A community hub for the last three decades, The Gowanus Arts Building at 295 Douglass Street between Third and Fourth avenues is getting a big, beautiful makeover that will see its third-floor theater moved to the ground floor and a garden pop up on its roof. The renovation is being executed by the Civic Architecture Workshop. Contractors aim to start work June 1 on a $1.5 million remodeling, and the project is expected to take around six months. Some artists who rent space in the building will be displaced during the renovation, but will be welcome to return upon the work’s completion.
Currently, the third-story theater is not ADA compliant because it is accessible only by stairs.
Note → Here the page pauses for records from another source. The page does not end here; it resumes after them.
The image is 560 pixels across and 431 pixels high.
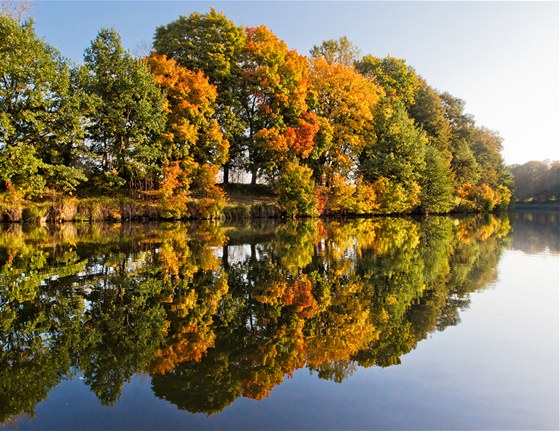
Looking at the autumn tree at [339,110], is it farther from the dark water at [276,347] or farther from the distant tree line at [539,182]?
the distant tree line at [539,182]

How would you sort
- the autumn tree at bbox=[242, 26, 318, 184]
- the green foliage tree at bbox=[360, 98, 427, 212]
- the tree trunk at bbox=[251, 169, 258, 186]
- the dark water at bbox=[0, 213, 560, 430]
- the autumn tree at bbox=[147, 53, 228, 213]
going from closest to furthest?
the dark water at bbox=[0, 213, 560, 430]
the autumn tree at bbox=[147, 53, 228, 213]
the autumn tree at bbox=[242, 26, 318, 184]
the tree trunk at bbox=[251, 169, 258, 186]
the green foliage tree at bbox=[360, 98, 427, 212]

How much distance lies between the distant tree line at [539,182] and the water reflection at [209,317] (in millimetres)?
92491

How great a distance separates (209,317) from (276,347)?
60.0 inches

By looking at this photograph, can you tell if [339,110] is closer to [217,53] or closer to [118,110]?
[217,53]

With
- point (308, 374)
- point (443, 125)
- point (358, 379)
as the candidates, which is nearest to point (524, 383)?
point (358, 379)

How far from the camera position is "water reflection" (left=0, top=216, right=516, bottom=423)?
14.6 ft

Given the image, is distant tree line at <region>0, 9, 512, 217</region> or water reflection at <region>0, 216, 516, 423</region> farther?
distant tree line at <region>0, 9, 512, 217</region>

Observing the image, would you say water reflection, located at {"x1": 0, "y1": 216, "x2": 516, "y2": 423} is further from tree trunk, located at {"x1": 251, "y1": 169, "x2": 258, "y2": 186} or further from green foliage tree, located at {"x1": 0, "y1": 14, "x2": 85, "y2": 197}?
tree trunk, located at {"x1": 251, "y1": 169, "x2": 258, "y2": 186}

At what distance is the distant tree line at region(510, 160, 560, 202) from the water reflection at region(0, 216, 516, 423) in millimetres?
92491

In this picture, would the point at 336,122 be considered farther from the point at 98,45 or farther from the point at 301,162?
the point at 98,45

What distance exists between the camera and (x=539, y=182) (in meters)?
93.7

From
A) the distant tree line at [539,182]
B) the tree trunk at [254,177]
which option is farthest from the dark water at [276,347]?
the distant tree line at [539,182]

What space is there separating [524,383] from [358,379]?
1616 millimetres

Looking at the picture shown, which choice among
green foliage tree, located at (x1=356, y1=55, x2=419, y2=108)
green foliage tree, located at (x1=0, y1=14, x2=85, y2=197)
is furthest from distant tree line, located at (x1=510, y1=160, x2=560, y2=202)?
green foliage tree, located at (x1=0, y1=14, x2=85, y2=197)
The theater’s move to the ground floor will remedy that, and it will allow for the theater to expand and offer retractable seating. The theater then can be configured for a variety of uses and performances. Windows will be enlarged on the ground floor as well, allowing pedestrians a chance to see the theater and the adjacent art gallery, which will also be shifted to that level from an upper floor.
The new rooftop farm will be designed by Brooklyn Grange. It will be built in part with money granted from the city’s Department of Environmental Protection. Vegetables will grow on the “Gowanus Sky Farm” — as it’s been dubbed — and the area will also host educational programs for students.
According to a press release, architect Severn Clay-Youman of Civic Architecture Workshop said, “The owners of the Gowanus Arts Building hope to create a local community center which champions community, sustainability, diversity and health through art.”
Youman-Clay, who worked in theatrical design before becoming an architect, says, “The interesting thing to watch has been how the arts organizations in the neighborhood are very much supported by their educational activities now. … This little area – with Spoke the Hub, Brooklyn Boulders, the Brooklyn Music Factory – has become sort of a nexus of the Park Slope child-industrial complex. It’s an interesting turn for the arts down here toward education and community outreach.”